Toplum olarak maalesef, karnımızdan konuşmayı çok seviyoruz. Her şeyi kendi içimizden konuşmayı, mücadele edenleri menfaatçi görmeyi, çabalayan herkesi yaralamayı, üretken olanları darbelemeyi meslek edinenler var.

Şunu çok açık bilmemiz gerekir. İnsanlar; sevdiği, gönül verdiği topraklara hizmet ederken, menfaat aramazlar. Yapan iyi bilir.

Hele de maddi manevi belli bir seviyeye gelmişseniz, bu menfaate hiç ihtiyacınız yoktur.

Karpaz’da, altın gibi gençlerimizi görüyorum mücadele ediyorlar, emek vererek bir şeyler üretiyorlar, köyün sorunlarını dile getiriyorlar. Ve bunu, tamamen köylerine olan aşk ile yapıyorlar.

Karşılığı var mı toplumda? İnanın ‘’SIFIR.’’ Yediği darbeler cabası.

Her göz önünde olan ve mücadele eden menfaat gütmez. Bunu artık kabul etmek gerekir. Doğduğu topraklara hizmet aşkı, menfaatin önündedir.

Tabii bunu yıllardır kahvede oturup, sadece eleştiri yapan anlamaz. Ama empati yapan halk, bunu anlasın artık. Özellikle gençler bunu görmelidir.

Doktor olmaz susarız, Okullar açılmaz susarız, Devlet daireleri gelmez susarız, Hemşire gider susarız, İtfaiye olmaz susarız, Ekmek tekneleri yıkılır susarız, işten atılanlar olur susarız, Polise saldırmalar olur susarız, Öğretmen gelmez susarız, İnsanlar yollarda ölür susarız, Hizmet gelmez susarız, Yollar yapılmaz susarız, Banka kapanır susarız. Buna binlerce ekleme yapabilirim.

Neden bu susmalar? Şahsi menfaatimiz için. Ve sıra bize hiç gelmeyecek zannederiz.

Peki, nereye kadar?
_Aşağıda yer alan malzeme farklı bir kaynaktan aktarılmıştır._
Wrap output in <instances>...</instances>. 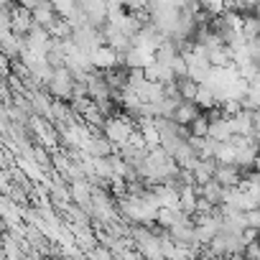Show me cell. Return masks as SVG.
Instances as JSON below:
<instances>
[{
    "mask_svg": "<svg viewBox=\"0 0 260 260\" xmlns=\"http://www.w3.org/2000/svg\"><path fill=\"white\" fill-rule=\"evenodd\" d=\"M133 136H136V130H133V120L130 117H110L107 125H105V138L115 148L117 146H127Z\"/></svg>",
    "mask_w": 260,
    "mask_h": 260,
    "instance_id": "1",
    "label": "cell"
},
{
    "mask_svg": "<svg viewBox=\"0 0 260 260\" xmlns=\"http://www.w3.org/2000/svg\"><path fill=\"white\" fill-rule=\"evenodd\" d=\"M189 136H191V138H209V117H207V112H202V115L189 125Z\"/></svg>",
    "mask_w": 260,
    "mask_h": 260,
    "instance_id": "2",
    "label": "cell"
}]
</instances>
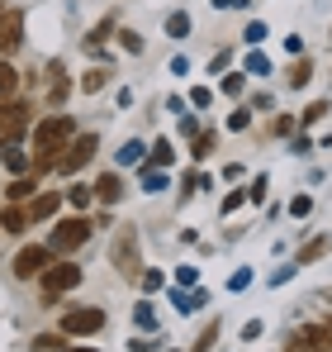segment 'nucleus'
<instances>
[{
  "label": "nucleus",
  "instance_id": "412c9836",
  "mask_svg": "<svg viewBox=\"0 0 332 352\" xmlns=\"http://www.w3.org/2000/svg\"><path fill=\"white\" fill-rule=\"evenodd\" d=\"M309 76H313V62L299 58L294 67H289V76H285V81H289V86H309Z\"/></svg>",
  "mask_w": 332,
  "mask_h": 352
},
{
  "label": "nucleus",
  "instance_id": "aec40b11",
  "mask_svg": "<svg viewBox=\"0 0 332 352\" xmlns=\"http://www.w3.org/2000/svg\"><path fill=\"white\" fill-rule=\"evenodd\" d=\"M143 153H147V148H143V143H133V138H128V143H123V148H119V167H143Z\"/></svg>",
  "mask_w": 332,
  "mask_h": 352
},
{
  "label": "nucleus",
  "instance_id": "9d476101",
  "mask_svg": "<svg viewBox=\"0 0 332 352\" xmlns=\"http://www.w3.org/2000/svg\"><path fill=\"white\" fill-rule=\"evenodd\" d=\"M24 210H29V224H43V219H57V210H62V195H57V190H48V195H34V200H29Z\"/></svg>",
  "mask_w": 332,
  "mask_h": 352
},
{
  "label": "nucleus",
  "instance_id": "dca6fc26",
  "mask_svg": "<svg viewBox=\"0 0 332 352\" xmlns=\"http://www.w3.org/2000/svg\"><path fill=\"white\" fill-rule=\"evenodd\" d=\"M0 162L10 167V176H24L29 167H34V162H29V157L19 153V143H5V153H0Z\"/></svg>",
  "mask_w": 332,
  "mask_h": 352
},
{
  "label": "nucleus",
  "instance_id": "20e7f679",
  "mask_svg": "<svg viewBox=\"0 0 332 352\" xmlns=\"http://www.w3.org/2000/svg\"><path fill=\"white\" fill-rule=\"evenodd\" d=\"M110 257H114V267H119L123 276H143V262H138V229H133V224H123V229H119Z\"/></svg>",
  "mask_w": 332,
  "mask_h": 352
},
{
  "label": "nucleus",
  "instance_id": "393cba45",
  "mask_svg": "<svg viewBox=\"0 0 332 352\" xmlns=\"http://www.w3.org/2000/svg\"><path fill=\"white\" fill-rule=\"evenodd\" d=\"M62 343H67V333H62V329H57V333H38V338H34V348H38V352H57Z\"/></svg>",
  "mask_w": 332,
  "mask_h": 352
},
{
  "label": "nucleus",
  "instance_id": "7ed1b4c3",
  "mask_svg": "<svg viewBox=\"0 0 332 352\" xmlns=\"http://www.w3.org/2000/svg\"><path fill=\"white\" fill-rule=\"evenodd\" d=\"M86 238H91V219H86V214H71V219H57V224H53V238H48V248H53V257H62V252L81 248Z\"/></svg>",
  "mask_w": 332,
  "mask_h": 352
},
{
  "label": "nucleus",
  "instance_id": "72a5a7b5",
  "mask_svg": "<svg viewBox=\"0 0 332 352\" xmlns=\"http://www.w3.org/2000/svg\"><path fill=\"white\" fill-rule=\"evenodd\" d=\"M214 333H219V324H209V329H204V333L195 338V348H190V352H204V348H209V338H214Z\"/></svg>",
  "mask_w": 332,
  "mask_h": 352
},
{
  "label": "nucleus",
  "instance_id": "4468645a",
  "mask_svg": "<svg viewBox=\"0 0 332 352\" xmlns=\"http://www.w3.org/2000/svg\"><path fill=\"white\" fill-rule=\"evenodd\" d=\"M34 195H38L34 176H19V181H10V186H5V200H10V205H24V200H34Z\"/></svg>",
  "mask_w": 332,
  "mask_h": 352
},
{
  "label": "nucleus",
  "instance_id": "7c9ffc66",
  "mask_svg": "<svg viewBox=\"0 0 332 352\" xmlns=\"http://www.w3.org/2000/svg\"><path fill=\"white\" fill-rule=\"evenodd\" d=\"M242 81H247V76L233 72V76H223V91H228V96H242Z\"/></svg>",
  "mask_w": 332,
  "mask_h": 352
},
{
  "label": "nucleus",
  "instance_id": "f03ea898",
  "mask_svg": "<svg viewBox=\"0 0 332 352\" xmlns=\"http://www.w3.org/2000/svg\"><path fill=\"white\" fill-rule=\"evenodd\" d=\"M81 276H86V272H81L76 262H53V267L38 276V281H43V300H48V305H57V295L76 291V286H81Z\"/></svg>",
  "mask_w": 332,
  "mask_h": 352
},
{
  "label": "nucleus",
  "instance_id": "f3484780",
  "mask_svg": "<svg viewBox=\"0 0 332 352\" xmlns=\"http://www.w3.org/2000/svg\"><path fill=\"white\" fill-rule=\"evenodd\" d=\"M114 24H119V14H105V19H100V24H95V29H91V34H86V53H91V48H100V43H105V38H110L114 34Z\"/></svg>",
  "mask_w": 332,
  "mask_h": 352
},
{
  "label": "nucleus",
  "instance_id": "9b49d317",
  "mask_svg": "<svg viewBox=\"0 0 332 352\" xmlns=\"http://www.w3.org/2000/svg\"><path fill=\"white\" fill-rule=\"evenodd\" d=\"M95 200H100V205H119V200H123V176L105 172L100 181H95Z\"/></svg>",
  "mask_w": 332,
  "mask_h": 352
},
{
  "label": "nucleus",
  "instance_id": "58836bf2",
  "mask_svg": "<svg viewBox=\"0 0 332 352\" xmlns=\"http://www.w3.org/2000/svg\"><path fill=\"white\" fill-rule=\"evenodd\" d=\"M219 10H233V5H247V0H214Z\"/></svg>",
  "mask_w": 332,
  "mask_h": 352
},
{
  "label": "nucleus",
  "instance_id": "2eb2a0df",
  "mask_svg": "<svg viewBox=\"0 0 332 352\" xmlns=\"http://www.w3.org/2000/svg\"><path fill=\"white\" fill-rule=\"evenodd\" d=\"M14 96H19V72H14V62H0V105Z\"/></svg>",
  "mask_w": 332,
  "mask_h": 352
},
{
  "label": "nucleus",
  "instance_id": "c85d7f7f",
  "mask_svg": "<svg viewBox=\"0 0 332 352\" xmlns=\"http://www.w3.org/2000/svg\"><path fill=\"white\" fill-rule=\"evenodd\" d=\"M119 43H123V53H143V38H138L133 29H123V34H119Z\"/></svg>",
  "mask_w": 332,
  "mask_h": 352
},
{
  "label": "nucleus",
  "instance_id": "a211bd4d",
  "mask_svg": "<svg viewBox=\"0 0 332 352\" xmlns=\"http://www.w3.org/2000/svg\"><path fill=\"white\" fill-rule=\"evenodd\" d=\"M171 157H176V148H171L166 138H157V143H152V153L143 157V167H157V172H162V167H171Z\"/></svg>",
  "mask_w": 332,
  "mask_h": 352
},
{
  "label": "nucleus",
  "instance_id": "6ab92c4d",
  "mask_svg": "<svg viewBox=\"0 0 332 352\" xmlns=\"http://www.w3.org/2000/svg\"><path fill=\"white\" fill-rule=\"evenodd\" d=\"M105 86H110V67H91V72L81 76V91H86V96H95V91H105Z\"/></svg>",
  "mask_w": 332,
  "mask_h": 352
},
{
  "label": "nucleus",
  "instance_id": "e433bc0d",
  "mask_svg": "<svg viewBox=\"0 0 332 352\" xmlns=\"http://www.w3.org/2000/svg\"><path fill=\"white\" fill-rule=\"evenodd\" d=\"M247 195H252V200H266V176H257V181H252V190H247Z\"/></svg>",
  "mask_w": 332,
  "mask_h": 352
},
{
  "label": "nucleus",
  "instance_id": "f8f14e48",
  "mask_svg": "<svg viewBox=\"0 0 332 352\" xmlns=\"http://www.w3.org/2000/svg\"><path fill=\"white\" fill-rule=\"evenodd\" d=\"M0 229L10 238H19L29 229V210H24V205H5V210H0Z\"/></svg>",
  "mask_w": 332,
  "mask_h": 352
},
{
  "label": "nucleus",
  "instance_id": "4be33fe9",
  "mask_svg": "<svg viewBox=\"0 0 332 352\" xmlns=\"http://www.w3.org/2000/svg\"><path fill=\"white\" fill-rule=\"evenodd\" d=\"M214 143H219L214 133H195V148H190V157H195V162H204V157L214 153Z\"/></svg>",
  "mask_w": 332,
  "mask_h": 352
},
{
  "label": "nucleus",
  "instance_id": "423d86ee",
  "mask_svg": "<svg viewBox=\"0 0 332 352\" xmlns=\"http://www.w3.org/2000/svg\"><path fill=\"white\" fill-rule=\"evenodd\" d=\"M105 329V309H67L62 314V333L67 338H91Z\"/></svg>",
  "mask_w": 332,
  "mask_h": 352
},
{
  "label": "nucleus",
  "instance_id": "ddd939ff",
  "mask_svg": "<svg viewBox=\"0 0 332 352\" xmlns=\"http://www.w3.org/2000/svg\"><path fill=\"white\" fill-rule=\"evenodd\" d=\"M67 91H71V86H67V67L53 58V62H48V100L62 105V100H67Z\"/></svg>",
  "mask_w": 332,
  "mask_h": 352
},
{
  "label": "nucleus",
  "instance_id": "c9c22d12",
  "mask_svg": "<svg viewBox=\"0 0 332 352\" xmlns=\"http://www.w3.org/2000/svg\"><path fill=\"white\" fill-rule=\"evenodd\" d=\"M162 281H166L162 272H143V291H157V286H162Z\"/></svg>",
  "mask_w": 332,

Sonu yok Arkadaş! Günü birlik menfaatler ile buraya kadar.

İşte, tıkandık kaldık. Yüzlerce işsiz genç, göç eden aileler, düz bir yaşam, istenenin altında eğitim gören çocuklar, ailelerde geçim ve gelecek kaygısı. Böyle gider.

Bunların hepsi, sustuğumuz için oluyor.

Ne zaman ki hayatımıza dokunan bu sorunları, kahvelerin kapanması kadar dert edeceğiz o zaman tren raya girecek.

Kahve kapanınca yapılan ayaklanmaları; Öğretmen, Doktor, Hemşire  olmadığında yapsak, sorun ortadan kalkacak. Dert bile etsek, ilerleme olacak.

Ne zamanki birbirimizin malına, canına zarar vermeden yaşamayı öğreneceğiz, o zaman sorun ortadan kalkacak.

Ne zamanki kendi hayvanı yanındayken gözü başkasının hayvanında, kendi tarlasının içindeyken, gözü başka tarlada olanları bitireceğiz. O zaman her şey yoluna girecek.

Unutmayın! Hayat mücadele ile başlar, mücadele ile de biter.

Onurlu bir dik duruş, belki günü kurtarmaz ama geleceğimizi kurtaracağı kesindir.

Elif gibi, dimdik durduğumuz günlerimiz olsun KARPAZ!

Güneşin Doğduğu Yerden, Herkese Selam Olsun.